This already happens via elected school boards. And you get people teaching
intelligent design instead of evolution. I see the point you're trying to
make, but think you're being wildly optimistic and over-simplifying the
problem to boot.

------
pkteison
Sure, they're a great idea. Idea. In reality, teachers unions don't seem to
care about actually educating kids. Particular example, why was the rubber
room process in NY so hard to get rid of? And why does that seem like the
norm? Anybody who cares about education should despise a system that makes it
take years to fire people who -deserve- to be fired.

Author just ignores the 'they are often corrupt' and 'arguments against unions
emphasize their attention to the interests of the teachers at the expense of
the students' points - they get one sentence and then dropped. This reads like
an argument in favor of communism. Look at it on paper, looks great. Doesn't
work well with actual people involved.

------
gms
I would have liked the post to include specific instances and episodes that
illustrate why teacher unions are a good idea. As it stands, it's difficult
(impossible?) for me to evaluate

------
tomrod
Unions are great when the group supported is homogeneous. Otherwise, in my
opinion alone, they are pretty inefficient to the functioning of the firm.

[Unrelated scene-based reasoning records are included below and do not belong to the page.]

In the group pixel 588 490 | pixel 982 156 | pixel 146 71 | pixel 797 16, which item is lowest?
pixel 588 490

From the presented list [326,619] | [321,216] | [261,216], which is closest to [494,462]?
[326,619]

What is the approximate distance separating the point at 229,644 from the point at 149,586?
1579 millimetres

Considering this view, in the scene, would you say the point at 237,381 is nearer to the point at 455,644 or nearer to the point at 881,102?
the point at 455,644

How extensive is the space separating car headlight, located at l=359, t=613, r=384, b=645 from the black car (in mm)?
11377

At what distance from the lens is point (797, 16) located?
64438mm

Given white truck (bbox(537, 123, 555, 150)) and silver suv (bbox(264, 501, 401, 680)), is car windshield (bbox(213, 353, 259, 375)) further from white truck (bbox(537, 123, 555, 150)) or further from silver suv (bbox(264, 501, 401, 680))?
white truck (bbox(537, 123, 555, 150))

I don't say that people shouldn't have the right to collectively bargain. I
just worry about the right balance of power between right-to-work and union
extremes.

------
maratd
The problem with public schools aren't just unions. He's right. Corrupt
administrators mostly stem from the direct transfer of school funds. Because
the funds are transferred in bulk from government entities, there's plenty of
opportunity for nepotism, corruption, and other unfortunate side-effects.
Everybody wants a piece of that pie.

Easily solved by eliminating the proxy of those government officials.
Vouchers. Since the parents are channeling the cash, it makes it much more
difficult to grab a piece of it. On top of that, parents can exert significant
force to make sure teachers are treated fairly, especially if they're the ones
writing the checks.

------
mhb
_When school children start paying union dues, that's when I'll start
representing the interests of school children._

Albert Shanker - past president of the American Federation of Teachers

------
ChrisNorstrom
Keeping your job regardless of performance is what's wrong with the core
element of many unions. Not all unions are corrupt but the majority of them
fit the description my mom gave them, "Unions are to protect lazy workers". By
the way, she's a union bus & light rail operator for 10+ years.